══ TEXTE FOURNI

Avant l’affaire du douanier Bâ, il y a eu plusieurs cas de vols rocambolesques aux domiciles de hautes personnalités de l’Etat. Le 29 septembre 2011, 200 millions de FCFA et des mallettes d’or avaient été volés chez Pape Diop alors président du Sénat, la deuxième institution du pays. Toujours en 2011, le 4 avril précisément, près de 200 millions de FCFA avaient été volés chez l’ancien Premier ministre Idrissa Seck. Le présumé voleur n’était personne d’autre que son fils. Avant cela, en 2010, c’est Me Madické Niang, alors ministre des Affaires étrangères, qui s’était fait délester de «dizaines de millions de FCFA par ses fils pour se payer une luxueuse 4x4 et des prostituées dans un hôtel». Enfin, en novembre 2015, un site sénégalais révélait la disparition de 100 millions de FCFA (plus de 150.000 euros) chez le maire de cette ville sainte de la Tidjaniya, Mamadou Sy Mbengue.

════
══ INFORMATIONS AFFICHÉES

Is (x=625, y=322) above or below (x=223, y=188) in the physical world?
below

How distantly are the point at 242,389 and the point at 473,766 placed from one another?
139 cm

════

[CONSIGNE]: Rédigez la suite du texte sur les vols commis chez de hautes personnalités de l'État, à partir de sa dernière phrase.

[RÉPONSE]:
Aucun de ces cas, qui avaient fait les choux gras de la presse à l’époque, n’avait, jusque-là, entrainé une suite judiciaire. La question que beaucoup de Sénégalais se posent c’est bien pourquoi toutes ces affaires de vols à coup de millions de FCFA chez des personnalités qui ont été aux affaires publiques n’avaient pas fait réagir la justice sénégalaise ?

Une partie de la réponse réside sans doute dans le profil des présumés voleurs. Des fils de… L’autre question qui taraude les esprits, c’est d’où viennent ces fortes sommes d’argent gardées dans les maisons de ces responsables ?

L’un des premiers dossiers ouverts par la CREI, après sa réactivation par Macky Sall, a été celui de Tahibou Ndiaye, ancien directeur du cadastre. Reconnu coupable d’enrichissement illicite, il avait été condamné – de même que certains membres de sa famille – à une peine d’emprisonnement de 5 ans assortie de 2 milliards de FCFA d’amende et 1 milliard de FCFA de dommages et intérêts.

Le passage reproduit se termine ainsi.